-- Records provided follows --

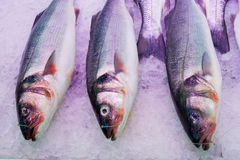Bass ( fish ). Fresh seabass at the fish market Royalty Free Stock Image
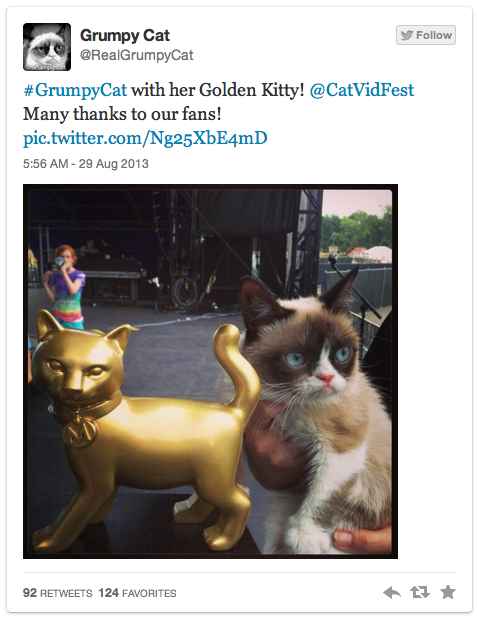 grumpy-cat-kitty-award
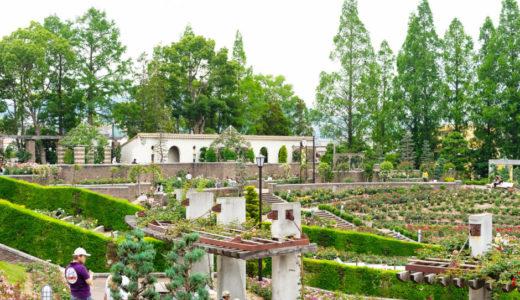 伊丹|荒牧バラ公園の見どころを現地レポ!開花状況やアクセスなどのお出かけ情報もご紹介
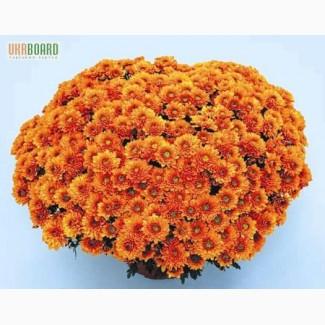 Маточники хризантем осенью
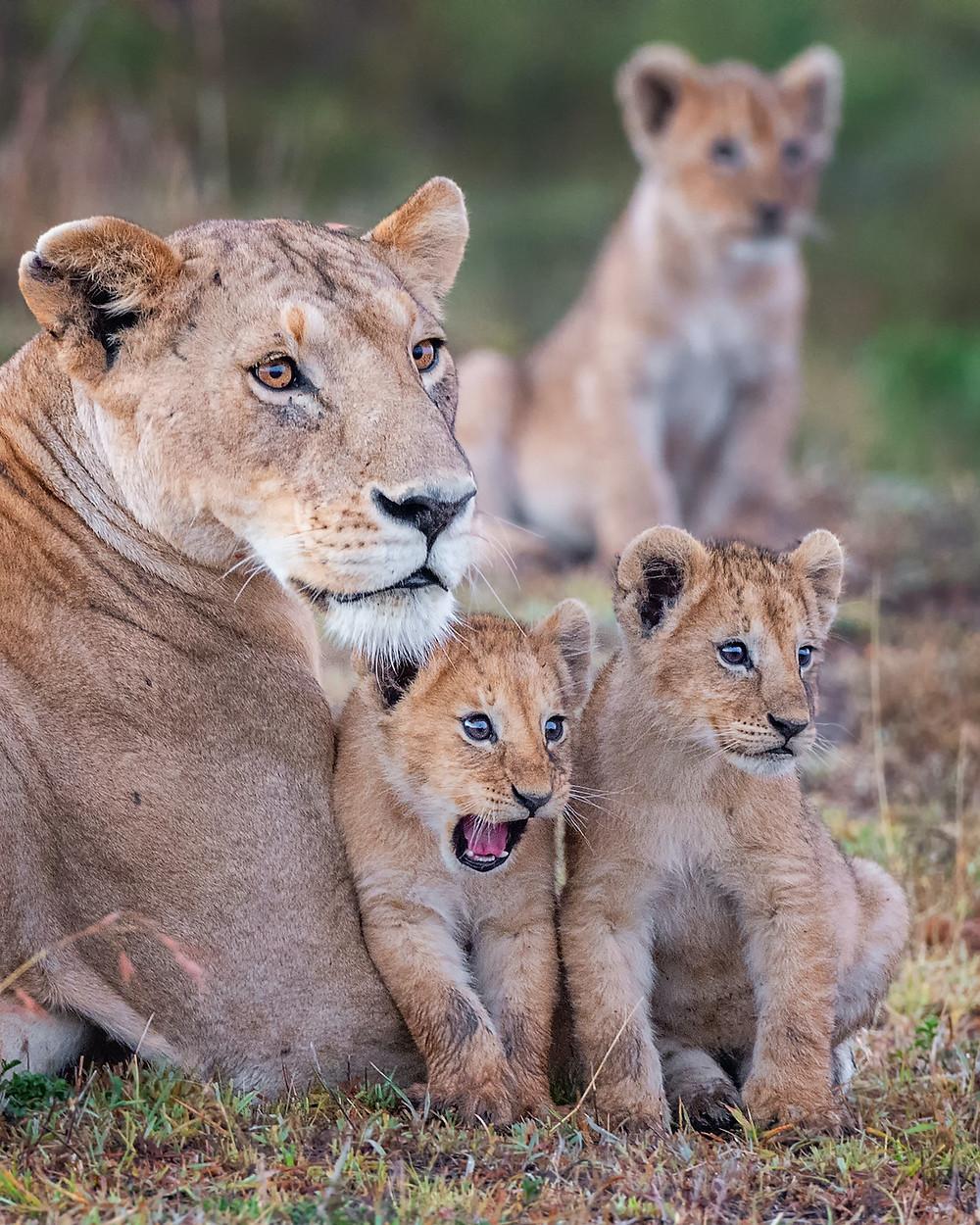 leoa e filhotes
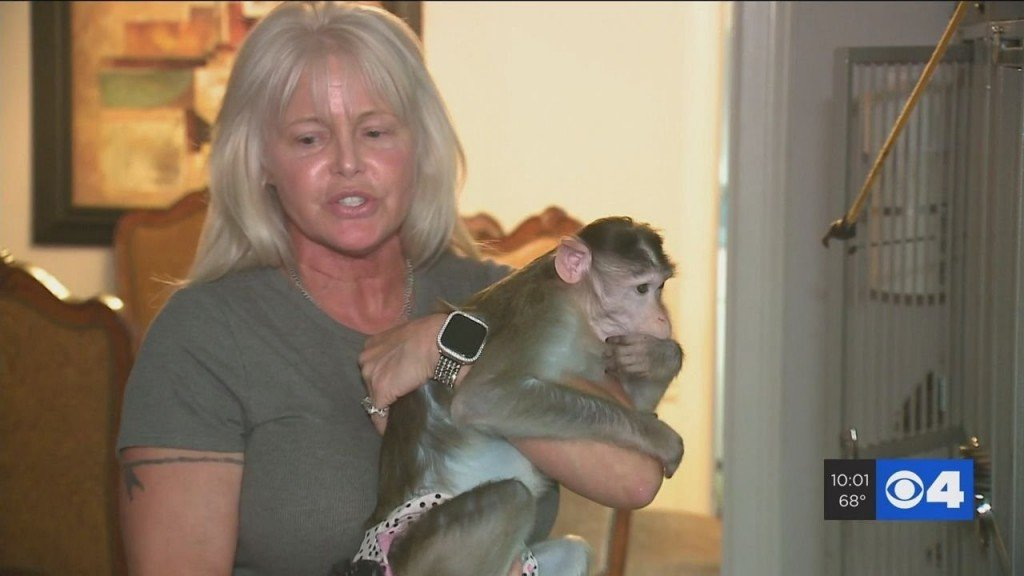 Missouri woman fighting to keep emotional support monkeys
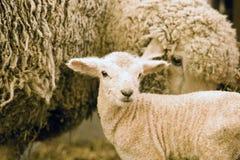 小羊羔 免版税图库摄影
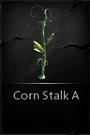 CornStalkA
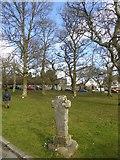 SX7383 : North Bovey village cross by David Smith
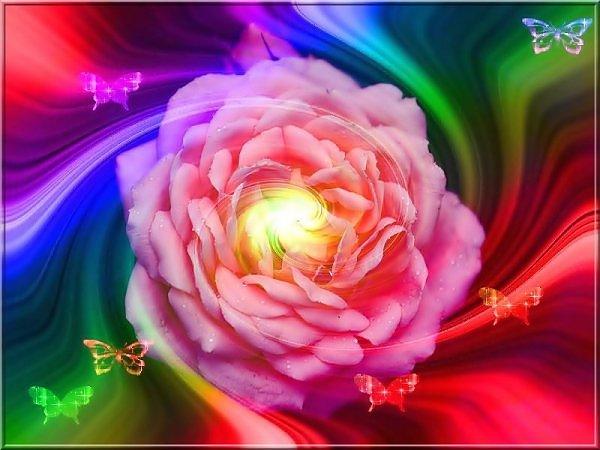 ���� ����� �������� flowers_76.jpg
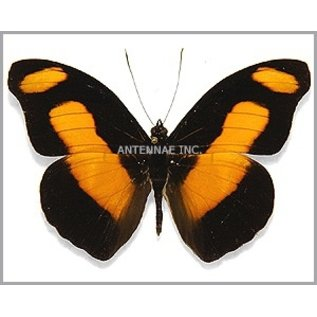 Nymphalidae Catonephele selambria M A1/A1- Bolivia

-- Records provided concluded --

» Task statement:
Word for word, output the lines from the line bearing "伊丹|荒牧バラ公園の見どころ" through the end of the records above, and only those, without the pictures.

» Response for this exercise:
 伊丹|荒牧バラ公園の見どころを現地レポ!開花状況やアクセスなどのお出かけ情報もご紹介
 Маточники хризантем осенью
 leoa e filhotes
 Missouri woman fighting to keep emotional support monkeys
 小羊羔 免版税图库摄影
 CornStalkA
 SX7383 : North Bovey village cross by David Smith
 ���� ����� �������� flowers_76.jpg
 Nymphalidae Catonephele selambria M A1/A1- Bolivia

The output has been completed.